**Exercises to complete**.
a. Translate this sentence from the Montenegro article into Spanish: "Georgia, a former Soviet republic, has also expressed interest in joining."
b. Quote the Montenegro article from "NATO Montenegro Flags" up to and including "of 97 to 2.".
c. According to the Montenegro article, by what margin did the opening procedural vote pass on Monday evening?

==== Article ====

Montenegro To Become Member Of NATO For No Good Reason

The tiny Balkan nation of Montenegro is set to become the latest member of the NATO alliance despite the fact that there is seemingly no good reason for it.

NATO Montenegro Flags

In a move that makes little sense, the United States Senate is set to approve a treaty that will add the tiny Balkan nation of Montenegto to the NATO alliance:

With the support of the Trump administration, the Senate is taking a swipe at Russia this week by voting to let one of Europe’s smallest countries into NATO.

The Senate is all but guaranteed to approve Montenegro’s bid to become a fully-fledged member of the security alliance, after an opening procedural vote passed Monday evening by a vote of 97 to 2.

Hawks and moderates of both parties are convinced that Russia’s influence should be checked wherever possible, and that adopting Montenegro — once part of former Yugoslavia — is a way to do it.

“It is a nation in this contest that we are now engaged in with Vladimir Putin, who has committed to extending the reach and influence of the Russian government … to the point where he attempted a coup to overthrow the freely elected government of Montenegro,” Sen. John McCain (R-Ariz.) said on the Senate floor Monday. “If we turn down Montenegro it will not remain the democracy that it is today.”

Authorities in Monte­negro claim pro-Russian factions attempted to stage a coup last October during parliamentary elections. Russia has denied any involvement.

The Kremlin also is strongly opposed to any more expansion of NATO. Three Balkan countries that were once under Russia’s Cold War sphere of influence are in the process of joining. Georgia, a former Soviet republic, has also expressed interest in joining.

The strength of Monday’s procedural Senate vote makes ratification of Montenegro’s bid in the United States inevitable. All current NATO member states must ratify Montenegro’s bid in order for it to accede to the treaty — or become a member.

==== Provided data ====

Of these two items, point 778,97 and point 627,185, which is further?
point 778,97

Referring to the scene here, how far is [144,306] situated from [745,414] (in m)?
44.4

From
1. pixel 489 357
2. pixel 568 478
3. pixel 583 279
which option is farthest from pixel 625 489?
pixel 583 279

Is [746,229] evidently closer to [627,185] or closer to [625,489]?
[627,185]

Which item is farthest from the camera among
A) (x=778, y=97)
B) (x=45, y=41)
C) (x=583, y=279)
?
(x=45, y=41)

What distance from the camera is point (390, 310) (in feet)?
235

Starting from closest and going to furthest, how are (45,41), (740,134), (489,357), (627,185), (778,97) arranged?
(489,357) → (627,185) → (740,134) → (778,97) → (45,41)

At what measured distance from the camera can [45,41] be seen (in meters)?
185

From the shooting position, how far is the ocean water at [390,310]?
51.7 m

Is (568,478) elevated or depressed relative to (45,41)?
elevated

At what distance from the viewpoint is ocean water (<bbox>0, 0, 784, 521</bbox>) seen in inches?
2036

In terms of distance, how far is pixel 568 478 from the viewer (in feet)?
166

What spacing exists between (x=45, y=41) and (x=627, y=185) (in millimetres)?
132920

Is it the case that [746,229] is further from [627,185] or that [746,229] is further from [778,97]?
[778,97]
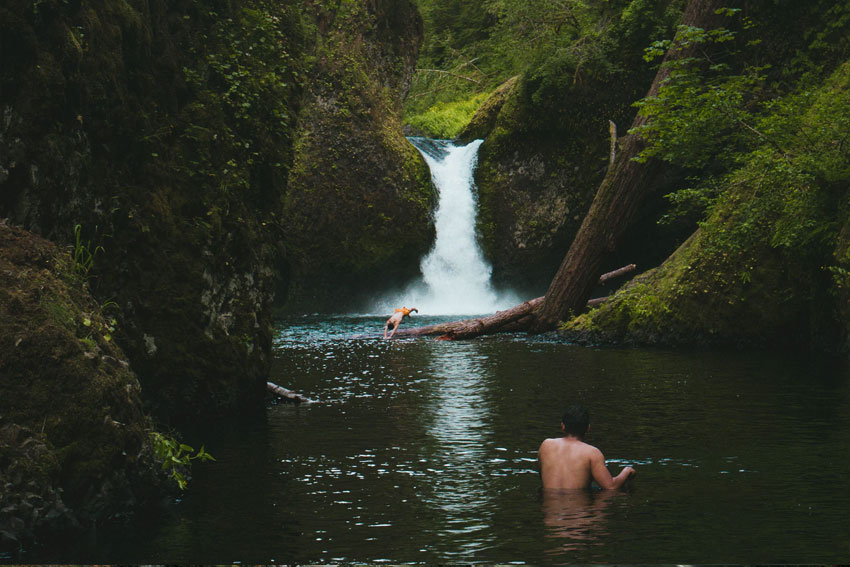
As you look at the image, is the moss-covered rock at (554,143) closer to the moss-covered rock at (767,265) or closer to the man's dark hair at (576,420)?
the moss-covered rock at (767,265)

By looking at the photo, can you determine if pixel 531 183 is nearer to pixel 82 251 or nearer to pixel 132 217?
pixel 132 217

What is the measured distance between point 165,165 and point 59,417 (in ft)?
13.8

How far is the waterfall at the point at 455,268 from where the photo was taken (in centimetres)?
2891

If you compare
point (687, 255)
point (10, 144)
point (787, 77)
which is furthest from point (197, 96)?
point (787, 77)

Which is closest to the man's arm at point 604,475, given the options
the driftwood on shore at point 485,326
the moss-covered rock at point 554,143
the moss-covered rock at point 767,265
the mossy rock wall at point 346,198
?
the moss-covered rock at point 767,265

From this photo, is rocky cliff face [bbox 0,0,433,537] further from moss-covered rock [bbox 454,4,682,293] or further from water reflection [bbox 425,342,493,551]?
moss-covered rock [bbox 454,4,682,293]

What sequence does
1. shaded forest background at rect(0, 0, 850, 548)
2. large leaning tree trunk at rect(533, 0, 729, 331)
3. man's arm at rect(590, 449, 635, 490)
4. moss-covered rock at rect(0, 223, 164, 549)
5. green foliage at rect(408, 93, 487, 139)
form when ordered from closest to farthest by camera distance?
moss-covered rock at rect(0, 223, 164, 549) → shaded forest background at rect(0, 0, 850, 548) → man's arm at rect(590, 449, 635, 490) → large leaning tree trunk at rect(533, 0, 729, 331) → green foliage at rect(408, 93, 487, 139)

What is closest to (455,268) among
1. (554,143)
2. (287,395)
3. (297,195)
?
(554,143)

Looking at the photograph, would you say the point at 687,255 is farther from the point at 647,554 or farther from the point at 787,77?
the point at 647,554

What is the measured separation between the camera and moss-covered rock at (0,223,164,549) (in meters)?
4.47

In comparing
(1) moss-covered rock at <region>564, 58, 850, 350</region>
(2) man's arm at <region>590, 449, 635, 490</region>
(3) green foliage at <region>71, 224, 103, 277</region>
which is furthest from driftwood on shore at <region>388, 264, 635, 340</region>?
(2) man's arm at <region>590, 449, 635, 490</region>

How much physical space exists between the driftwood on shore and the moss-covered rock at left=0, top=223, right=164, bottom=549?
13.0 m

====

**Answer list**.
a. Georgia, una antigua república soviética, también ha expresado interés en unirse.

b.
NATO Montenegro Flags

In a move that makes little sense, the United States Senate is set to approve a treaty that will add the tiny Balkan nation of Montenegto to the NATO alliance:

With the support of the Trump administration, the Senate is taking a swipe at Russia this week by voting to let one of Europe’s smallest countries into NATO.

The Senate is all but guaranteed to approve Montenegro’s bid to become a fully-fledged member of the security alliance, after an opening procedural vote passed Monday evening by a vote of 97 to 2.

c. It passed by a vote of 97 to 2.